### Problem to solve
Please retype the column on Scottish Labour and devolution word for word, from "Scottish Labour will" up to and including "to be a joke.".

### Excerpted passage
A committed plan to devolve income tax, welfare and oil revenue would be a Labour game-changer, writes Lesley Riddoch
They didn’t phone. They didn’t write. A quick check of in-boxes, Twitter and Facebook has revealed no plaintive entreaties urging a No vote in September. Perhaps it’s too early. Perhaps ideal targets for “love bombers” are undecided Scots. Perhaps no-one furth of Scotland can spell my surname.
Or perhaps no-one ever expected real people to act on David Cameron’s call to arms on “Mount Olympus” last week. If an equally empty rhetorical device had been used by Alex Salmond, his failure to animate the lieges would be the talk of the steamie. Fortunately for David Cameron, though, the UK press corps has a newt-like attention span over any non-metropolitan issue. So one day’s headlines and the ordeal is over with all scrutiny past.
Scottish Labour will not be so lucky if their Devolution Commission fails to recommend transferring income tax as the great “reveal” at their spring conference. Anything less will be judged as lame as taunting Alex Salmond from the safety of London – and will confirm SNP assertions that Labour is hopelessly London-led. Yet if weekend reports are anything to go by, Johann Lamont may be about to offer the devolution of car tax and airport duty as Labour’s big alternative to independence. That’s got to be a joke.

### Supplied information
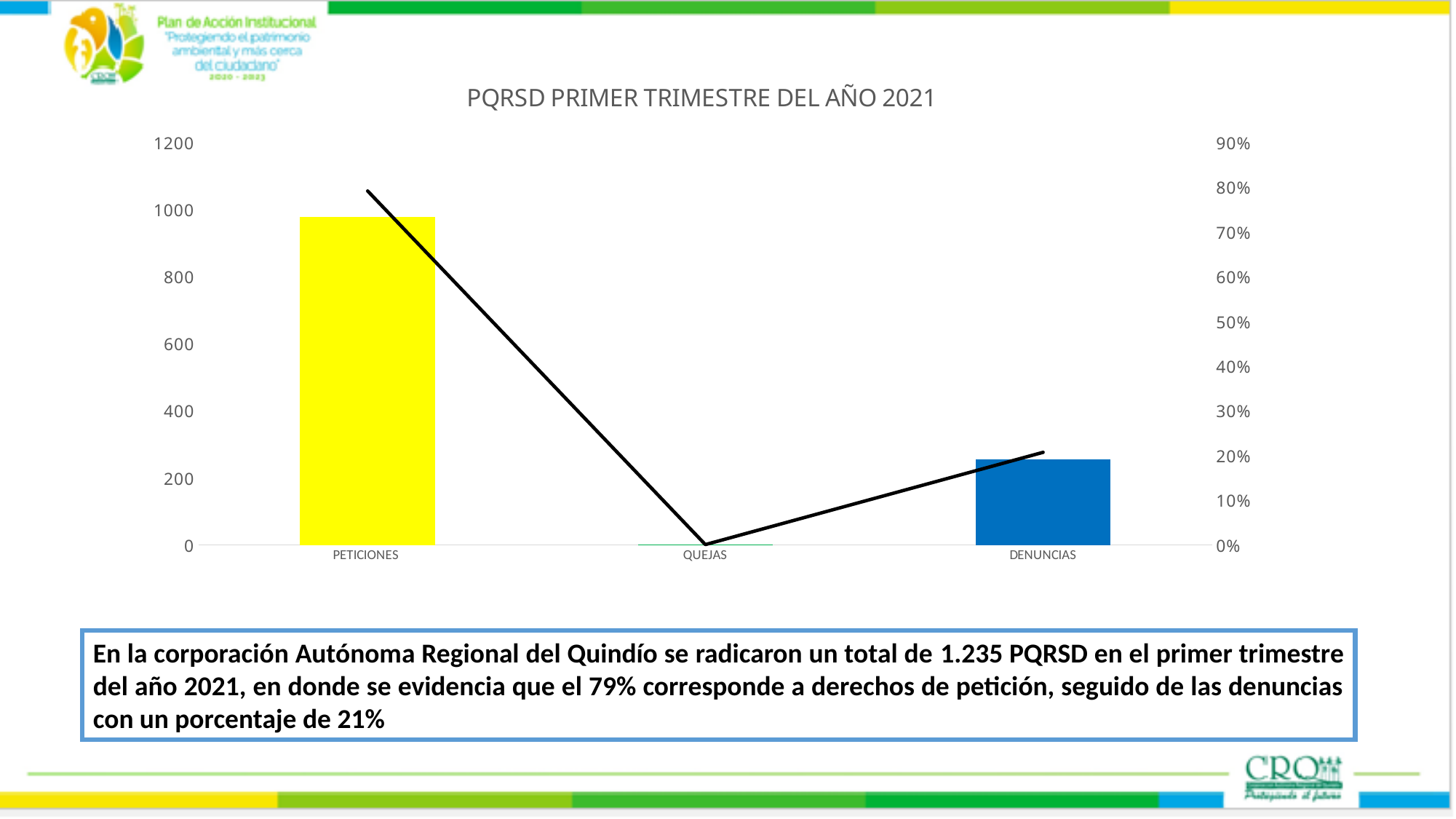
What is the highest value shown on the left vertical axis? 1200 Is the bar value for PETICIONES greater or less than 800? greater Which category has the lowest bar in the chart? QUEJAS What is the title of the chart? PQRSD PRIMER TRIMESTRE DEL AÑO 2021 Does the line fall or rise from PETICIONES to QUEJAS? falls What colour is the PETICIONES bar? Yellow Which category has the tallest bar in the chart? PETICIONES Is the bar value for DENUNCIAS greater or less than 400? less How many categories are shown on the x axis of the chart? 3 Is the bar value for DENUNCIAS greater or less than 200? greater Which bar is taller, PETICIONES or DENUNCIAS? PETICIONES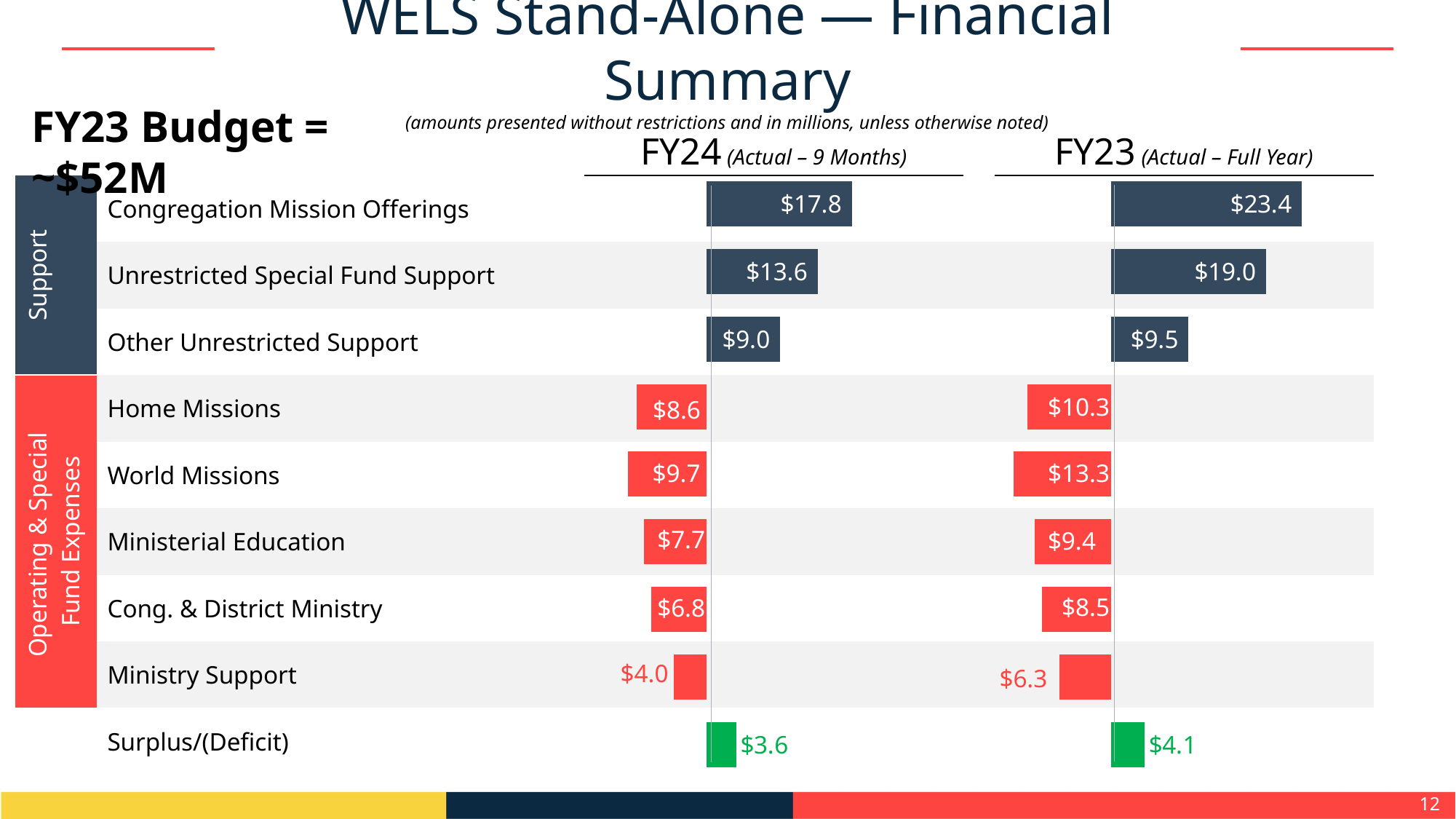
In the FY23 (Actual – Full Year) chart, which is larger: Home Missions or World Missions? World Missions In the FY24 (Actual – 9 Months) chart, what is the difference between Home Missions and Ministerial Education? $0.9 What is the difference between Congregation Mission Offerings in the FY23 (Actual – Full Year) chart and in the FY24 (Actual – 9 Months) chart? $5.6 In the FY24 (Actual – 9 Months) chart, what is the value for World Missions? $9.7 In the FY24 (Actual – 9 Months) chart, which of the Operating & Special Fund Expenses categories has the lowest value? Ministry Support In the FY23 (Actual – Full Year) chart, what is the Surplus/(Deficit) value? $4.1 What kind of chart is used for the FY23 (Actual – Full Year) data? Bar chart How many categories are shown in the FY24 (Actual – 9 Months) chart? 9 In the FY23 (Actual – Full Year) chart, what is the value for Unrestricted Special Fund Support? $19.0 In the FY24 (Actual – 9 Months) chart, what colour are the bars for the Operating & Special Fund Expenses categories? Red In the FY23 (Actual – Full Year) chart, which category has the highest value? Congregation Mission Offerings In the FY24 (Actual – 9 Months) chart, what is the value for Congregation Mission Offerings? $17.8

### Written reply
Scottish Labour will not be so lucky if their Devolution Commission fails to recommend transferring income tax as the great “reveal” at their spring conference. Anything less will be judged as lame as taunting Alex Salmond from the safety of London – and will confirm SNP assertions that Labour is hopelessly London-led. Yet if weekend reports are anything to go by, Johann Lamont may be about to offer the devolution of car tax and airport duty as Labour’s big alternative to independence. That’s got to be a joke.